_Stored items from a collection_.
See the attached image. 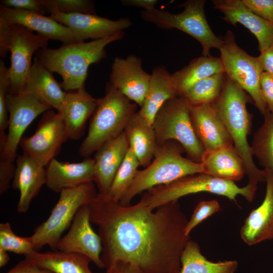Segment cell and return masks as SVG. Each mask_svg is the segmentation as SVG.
Wrapping results in <instances>:
<instances>
[{"instance_id":"cell-1","label":"cell","mask_w":273,"mask_h":273,"mask_svg":"<svg viewBox=\"0 0 273 273\" xmlns=\"http://www.w3.org/2000/svg\"><path fill=\"white\" fill-rule=\"evenodd\" d=\"M89 206L106 269L117 265L140 273H180V258L190 237L185 234L188 220L178 200L154 211L141 200L123 206L98 194Z\"/></svg>"},{"instance_id":"cell-2","label":"cell","mask_w":273,"mask_h":273,"mask_svg":"<svg viewBox=\"0 0 273 273\" xmlns=\"http://www.w3.org/2000/svg\"><path fill=\"white\" fill-rule=\"evenodd\" d=\"M252 102L249 95L226 75L220 95L211 104L244 162L249 181L258 184L265 181V172L254 163L248 142V136L251 131L252 115L248 112L247 105Z\"/></svg>"},{"instance_id":"cell-3","label":"cell","mask_w":273,"mask_h":273,"mask_svg":"<svg viewBox=\"0 0 273 273\" xmlns=\"http://www.w3.org/2000/svg\"><path fill=\"white\" fill-rule=\"evenodd\" d=\"M124 31L110 36L92 40L63 44L58 49L45 48L38 50L35 57L52 72L62 78L60 85L66 92L84 87L89 66L106 57V47L121 39Z\"/></svg>"},{"instance_id":"cell-4","label":"cell","mask_w":273,"mask_h":273,"mask_svg":"<svg viewBox=\"0 0 273 273\" xmlns=\"http://www.w3.org/2000/svg\"><path fill=\"white\" fill-rule=\"evenodd\" d=\"M185 151L175 141L167 142L156 148L153 159L145 168L138 170L119 203L130 205L137 195L158 186L170 183L184 176L204 173L201 162L183 156Z\"/></svg>"},{"instance_id":"cell-5","label":"cell","mask_w":273,"mask_h":273,"mask_svg":"<svg viewBox=\"0 0 273 273\" xmlns=\"http://www.w3.org/2000/svg\"><path fill=\"white\" fill-rule=\"evenodd\" d=\"M105 96L98 99L87 135L78 150L85 158L89 157L107 142L122 133L136 112V104L107 84Z\"/></svg>"},{"instance_id":"cell-6","label":"cell","mask_w":273,"mask_h":273,"mask_svg":"<svg viewBox=\"0 0 273 273\" xmlns=\"http://www.w3.org/2000/svg\"><path fill=\"white\" fill-rule=\"evenodd\" d=\"M257 184L248 181L246 186L240 187L235 182L200 173L151 188L145 192L140 200L152 210L185 196L200 192L224 196L235 202L236 197L240 195L251 202L255 198Z\"/></svg>"},{"instance_id":"cell-7","label":"cell","mask_w":273,"mask_h":273,"mask_svg":"<svg viewBox=\"0 0 273 273\" xmlns=\"http://www.w3.org/2000/svg\"><path fill=\"white\" fill-rule=\"evenodd\" d=\"M48 39L18 24L0 18V56L5 58L11 53L9 93L18 95L25 89L33 55L47 48Z\"/></svg>"},{"instance_id":"cell-8","label":"cell","mask_w":273,"mask_h":273,"mask_svg":"<svg viewBox=\"0 0 273 273\" xmlns=\"http://www.w3.org/2000/svg\"><path fill=\"white\" fill-rule=\"evenodd\" d=\"M153 127L158 145L175 141L181 146L188 158L201 162L204 151L192 125L189 104L182 97L170 99L163 104Z\"/></svg>"},{"instance_id":"cell-9","label":"cell","mask_w":273,"mask_h":273,"mask_svg":"<svg viewBox=\"0 0 273 273\" xmlns=\"http://www.w3.org/2000/svg\"><path fill=\"white\" fill-rule=\"evenodd\" d=\"M98 194L93 181L61 192L49 217L35 228L30 236L34 250L47 245L52 250H57L62 234L72 222L78 210L92 203Z\"/></svg>"},{"instance_id":"cell-10","label":"cell","mask_w":273,"mask_h":273,"mask_svg":"<svg viewBox=\"0 0 273 273\" xmlns=\"http://www.w3.org/2000/svg\"><path fill=\"white\" fill-rule=\"evenodd\" d=\"M205 0H189L180 5L184 10L179 13H171L155 8L142 11L141 18L160 28H176L195 38L202 48V56L210 55L211 49L219 50L222 37L217 36L207 21L205 12Z\"/></svg>"},{"instance_id":"cell-11","label":"cell","mask_w":273,"mask_h":273,"mask_svg":"<svg viewBox=\"0 0 273 273\" xmlns=\"http://www.w3.org/2000/svg\"><path fill=\"white\" fill-rule=\"evenodd\" d=\"M222 39L219 58L225 74L249 95L264 116L269 111L261 93L260 80L263 71L258 57L250 55L240 48L230 30L227 31Z\"/></svg>"},{"instance_id":"cell-12","label":"cell","mask_w":273,"mask_h":273,"mask_svg":"<svg viewBox=\"0 0 273 273\" xmlns=\"http://www.w3.org/2000/svg\"><path fill=\"white\" fill-rule=\"evenodd\" d=\"M6 105L8 132L4 148L0 152V160L14 163L17 148L25 130L38 115L52 108L34 94L26 91L18 95L8 93Z\"/></svg>"},{"instance_id":"cell-13","label":"cell","mask_w":273,"mask_h":273,"mask_svg":"<svg viewBox=\"0 0 273 273\" xmlns=\"http://www.w3.org/2000/svg\"><path fill=\"white\" fill-rule=\"evenodd\" d=\"M68 139L61 116L50 109L43 113L34 133L28 137L23 136L19 146L24 154L45 167L55 158Z\"/></svg>"},{"instance_id":"cell-14","label":"cell","mask_w":273,"mask_h":273,"mask_svg":"<svg viewBox=\"0 0 273 273\" xmlns=\"http://www.w3.org/2000/svg\"><path fill=\"white\" fill-rule=\"evenodd\" d=\"M90 208L85 205L75 214L68 232L59 241L57 250L84 255L100 268H105L101 259V238L92 228Z\"/></svg>"},{"instance_id":"cell-15","label":"cell","mask_w":273,"mask_h":273,"mask_svg":"<svg viewBox=\"0 0 273 273\" xmlns=\"http://www.w3.org/2000/svg\"><path fill=\"white\" fill-rule=\"evenodd\" d=\"M151 75L145 71L142 59L133 55L116 57L112 64L110 83L140 108L147 93Z\"/></svg>"},{"instance_id":"cell-16","label":"cell","mask_w":273,"mask_h":273,"mask_svg":"<svg viewBox=\"0 0 273 273\" xmlns=\"http://www.w3.org/2000/svg\"><path fill=\"white\" fill-rule=\"evenodd\" d=\"M50 14L55 20L71 30L78 42L88 39L94 40L104 38L124 31L132 24L128 18L112 20L96 14H66L58 12Z\"/></svg>"},{"instance_id":"cell-17","label":"cell","mask_w":273,"mask_h":273,"mask_svg":"<svg viewBox=\"0 0 273 273\" xmlns=\"http://www.w3.org/2000/svg\"><path fill=\"white\" fill-rule=\"evenodd\" d=\"M189 106L192 125L204 152L234 146L230 135L211 104Z\"/></svg>"},{"instance_id":"cell-18","label":"cell","mask_w":273,"mask_h":273,"mask_svg":"<svg viewBox=\"0 0 273 273\" xmlns=\"http://www.w3.org/2000/svg\"><path fill=\"white\" fill-rule=\"evenodd\" d=\"M214 8L223 14L226 22L233 25L240 23L256 37L258 50L263 52L273 44V24L251 11L242 0H213Z\"/></svg>"},{"instance_id":"cell-19","label":"cell","mask_w":273,"mask_h":273,"mask_svg":"<svg viewBox=\"0 0 273 273\" xmlns=\"http://www.w3.org/2000/svg\"><path fill=\"white\" fill-rule=\"evenodd\" d=\"M0 18L37 32L48 40L60 41L64 44L78 42L71 30L50 16L19 9L0 7Z\"/></svg>"},{"instance_id":"cell-20","label":"cell","mask_w":273,"mask_h":273,"mask_svg":"<svg viewBox=\"0 0 273 273\" xmlns=\"http://www.w3.org/2000/svg\"><path fill=\"white\" fill-rule=\"evenodd\" d=\"M264 170L266 183L264 200L251 211L240 231L242 239L248 245L273 239V171Z\"/></svg>"},{"instance_id":"cell-21","label":"cell","mask_w":273,"mask_h":273,"mask_svg":"<svg viewBox=\"0 0 273 273\" xmlns=\"http://www.w3.org/2000/svg\"><path fill=\"white\" fill-rule=\"evenodd\" d=\"M97 102L98 99L84 87L66 92L57 112L62 117L69 139L77 140L83 135L86 121L92 116Z\"/></svg>"},{"instance_id":"cell-22","label":"cell","mask_w":273,"mask_h":273,"mask_svg":"<svg viewBox=\"0 0 273 273\" xmlns=\"http://www.w3.org/2000/svg\"><path fill=\"white\" fill-rule=\"evenodd\" d=\"M128 148L124 131L96 152L93 158L95 163L94 183L96 184L98 194L106 195L108 193Z\"/></svg>"},{"instance_id":"cell-23","label":"cell","mask_w":273,"mask_h":273,"mask_svg":"<svg viewBox=\"0 0 273 273\" xmlns=\"http://www.w3.org/2000/svg\"><path fill=\"white\" fill-rule=\"evenodd\" d=\"M93 158H85L79 162H61L53 159L46 166V185L51 190L60 193L82 184L93 181Z\"/></svg>"},{"instance_id":"cell-24","label":"cell","mask_w":273,"mask_h":273,"mask_svg":"<svg viewBox=\"0 0 273 273\" xmlns=\"http://www.w3.org/2000/svg\"><path fill=\"white\" fill-rule=\"evenodd\" d=\"M44 184L46 168L25 154L18 155L12 187L20 192L17 205L19 213H24L28 210L32 200Z\"/></svg>"},{"instance_id":"cell-25","label":"cell","mask_w":273,"mask_h":273,"mask_svg":"<svg viewBox=\"0 0 273 273\" xmlns=\"http://www.w3.org/2000/svg\"><path fill=\"white\" fill-rule=\"evenodd\" d=\"M151 75L150 85L143 105L136 113L153 125L154 119L163 104L178 96L172 80L171 74L165 66L156 67Z\"/></svg>"},{"instance_id":"cell-26","label":"cell","mask_w":273,"mask_h":273,"mask_svg":"<svg viewBox=\"0 0 273 273\" xmlns=\"http://www.w3.org/2000/svg\"><path fill=\"white\" fill-rule=\"evenodd\" d=\"M201 163L204 173L217 178L235 182L245 174L244 162L234 146L204 152Z\"/></svg>"},{"instance_id":"cell-27","label":"cell","mask_w":273,"mask_h":273,"mask_svg":"<svg viewBox=\"0 0 273 273\" xmlns=\"http://www.w3.org/2000/svg\"><path fill=\"white\" fill-rule=\"evenodd\" d=\"M24 91L34 94L56 110L66 94L54 77L53 72L36 57L28 74Z\"/></svg>"},{"instance_id":"cell-28","label":"cell","mask_w":273,"mask_h":273,"mask_svg":"<svg viewBox=\"0 0 273 273\" xmlns=\"http://www.w3.org/2000/svg\"><path fill=\"white\" fill-rule=\"evenodd\" d=\"M136 112L127 124L124 132L129 147L137 158L140 165L146 167L152 162L158 144L153 125Z\"/></svg>"},{"instance_id":"cell-29","label":"cell","mask_w":273,"mask_h":273,"mask_svg":"<svg viewBox=\"0 0 273 273\" xmlns=\"http://www.w3.org/2000/svg\"><path fill=\"white\" fill-rule=\"evenodd\" d=\"M25 258L55 273H93L89 268L92 260L81 254L58 250L43 253L34 251L25 255Z\"/></svg>"},{"instance_id":"cell-30","label":"cell","mask_w":273,"mask_h":273,"mask_svg":"<svg viewBox=\"0 0 273 273\" xmlns=\"http://www.w3.org/2000/svg\"><path fill=\"white\" fill-rule=\"evenodd\" d=\"M220 73H224L220 58L201 55L171 74V78L178 96H181L199 80Z\"/></svg>"},{"instance_id":"cell-31","label":"cell","mask_w":273,"mask_h":273,"mask_svg":"<svg viewBox=\"0 0 273 273\" xmlns=\"http://www.w3.org/2000/svg\"><path fill=\"white\" fill-rule=\"evenodd\" d=\"M180 262V273H234L238 267L235 260H208L201 253L198 244L190 240L184 249Z\"/></svg>"},{"instance_id":"cell-32","label":"cell","mask_w":273,"mask_h":273,"mask_svg":"<svg viewBox=\"0 0 273 273\" xmlns=\"http://www.w3.org/2000/svg\"><path fill=\"white\" fill-rule=\"evenodd\" d=\"M263 116V123L254 133L250 146L259 164L273 171V114L269 112Z\"/></svg>"},{"instance_id":"cell-33","label":"cell","mask_w":273,"mask_h":273,"mask_svg":"<svg viewBox=\"0 0 273 273\" xmlns=\"http://www.w3.org/2000/svg\"><path fill=\"white\" fill-rule=\"evenodd\" d=\"M225 73L215 74L193 85L181 96L190 105L211 104L220 95L225 78Z\"/></svg>"},{"instance_id":"cell-34","label":"cell","mask_w":273,"mask_h":273,"mask_svg":"<svg viewBox=\"0 0 273 273\" xmlns=\"http://www.w3.org/2000/svg\"><path fill=\"white\" fill-rule=\"evenodd\" d=\"M139 162L132 151L128 148L125 156L119 168L111 185L108 193V198L118 201L133 181L137 171Z\"/></svg>"},{"instance_id":"cell-35","label":"cell","mask_w":273,"mask_h":273,"mask_svg":"<svg viewBox=\"0 0 273 273\" xmlns=\"http://www.w3.org/2000/svg\"><path fill=\"white\" fill-rule=\"evenodd\" d=\"M0 248L24 256L35 251L31 237L16 235L8 222L0 224Z\"/></svg>"},{"instance_id":"cell-36","label":"cell","mask_w":273,"mask_h":273,"mask_svg":"<svg viewBox=\"0 0 273 273\" xmlns=\"http://www.w3.org/2000/svg\"><path fill=\"white\" fill-rule=\"evenodd\" d=\"M46 12L69 14H96L94 3L90 0H40Z\"/></svg>"},{"instance_id":"cell-37","label":"cell","mask_w":273,"mask_h":273,"mask_svg":"<svg viewBox=\"0 0 273 273\" xmlns=\"http://www.w3.org/2000/svg\"><path fill=\"white\" fill-rule=\"evenodd\" d=\"M10 86V70L3 60H0V141L7 138L6 130L9 126V114L6 105V98Z\"/></svg>"},{"instance_id":"cell-38","label":"cell","mask_w":273,"mask_h":273,"mask_svg":"<svg viewBox=\"0 0 273 273\" xmlns=\"http://www.w3.org/2000/svg\"><path fill=\"white\" fill-rule=\"evenodd\" d=\"M219 202L216 200L203 201L196 206L191 218L188 220L185 229V234L190 236L192 230L212 214L220 210Z\"/></svg>"},{"instance_id":"cell-39","label":"cell","mask_w":273,"mask_h":273,"mask_svg":"<svg viewBox=\"0 0 273 273\" xmlns=\"http://www.w3.org/2000/svg\"><path fill=\"white\" fill-rule=\"evenodd\" d=\"M257 16L273 24V0H242Z\"/></svg>"},{"instance_id":"cell-40","label":"cell","mask_w":273,"mask_h":273,"mask_svg":"<svg viewBox=\"0 0 273 273\" xmlns=\"http://www.w3.org/2000/svg\"><path fill=\"white\" fill-rule=\"evenodd\" d=\"M2 6L15 9L35 12L44 15L46 12L40 0H3Z\"/></svg>"},{"instance_id":"cell-41","label":"cell","mask_w":273,"mask_h":273,"mask_svg":"<svg viewBox=\"0 0 273 273\" xmlns=\"http://www.w3.org/2000/svg\"><path fill=\"white\" fill-rule=\"evenodd\" d=\"M16 170L14 163L0 160V194L7 192L10 187V181L13 179Z\"/></svg>"},{"instance_id":"cell-42","label":"cell","mask_w":273,"mask_h":273,"mask_svg":"<svg viewBox=\"0 0 273 273\" xmlns=\"http://www.w3.org/2000/svg\"><path fill=\"white\" fill-rule=\"evenodd\" d=\"M261 93L269 111L273 114V78L263 72L260 80Z\"/></svg>"},{"instance_id":"cell-43","label":"cell","mask_w":273,"mask_h":273,"mask_svg":"<svg viewBox=\"0 0 273 273\" xmlns=\"http://www.w3.org/2000/svg\"><path fill=\"white\" fill-rule=\"evenodd\" d=\"M6 273H55L41 268L26 259L18 263Z\"/></svg>"},{"instance_id":"cell-44","label":"cell","mask_w":273,"mask_h":273,"mask_svg":"<svg viewBox=\"0 0 273 273\" xmlns=\"http://www.w3.org/2000/svg\"><path fill=\"white\" fill-rule=\"evenodd\" d=\"M258 59L263 71L273 78V44L260 53Z\"/></svg>"},{"instance_id":"cell-45","label":"cell","mask_w":273,"mask_h":273,"mask_svg":"<svg viewBox=\"0 0 273 273\" xmlns=\"http://www.w3.org/2000/svg\"><path fill=\"white\" fill-rule=\"evenodd\" d=\"M122 4L125 6H132L143 8L145 11L151 10L155 8L158 3L157 0H122Z\"/></svg>"},{"instance_id":"cell-46","label":"cell","mask_w":273,"mask_h":273,"mask_svg":"<svg viewBox=\"0 0 273 273\" xmlns=\"http://www.w3.org/2000/svg\"><path fill=\"white\" fill-rule=\"evenodd\" d=\"M106 273H140L117 266H112L106 269Z\"/></svg>"},{"instance_id":"cell-47","label":"cell","mask_w":273,"mask_h":273,"mask_svg":"<svg viewBox=\"0 0 273 273\" xmlns=\"http://www.w3.org/2000/svg\"><path fill=\"white\" fill-rule=\"evenodd\" d=\"M9 259L10 257L7 251L0 248V267H2L5 265Z\"/></svg>"}]
</instances>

_Task brief_.
Could you extract every line of the material above that contains the string "instances"?

_Task output_.
Wrapping results in <instances>:
<instances>
</instances>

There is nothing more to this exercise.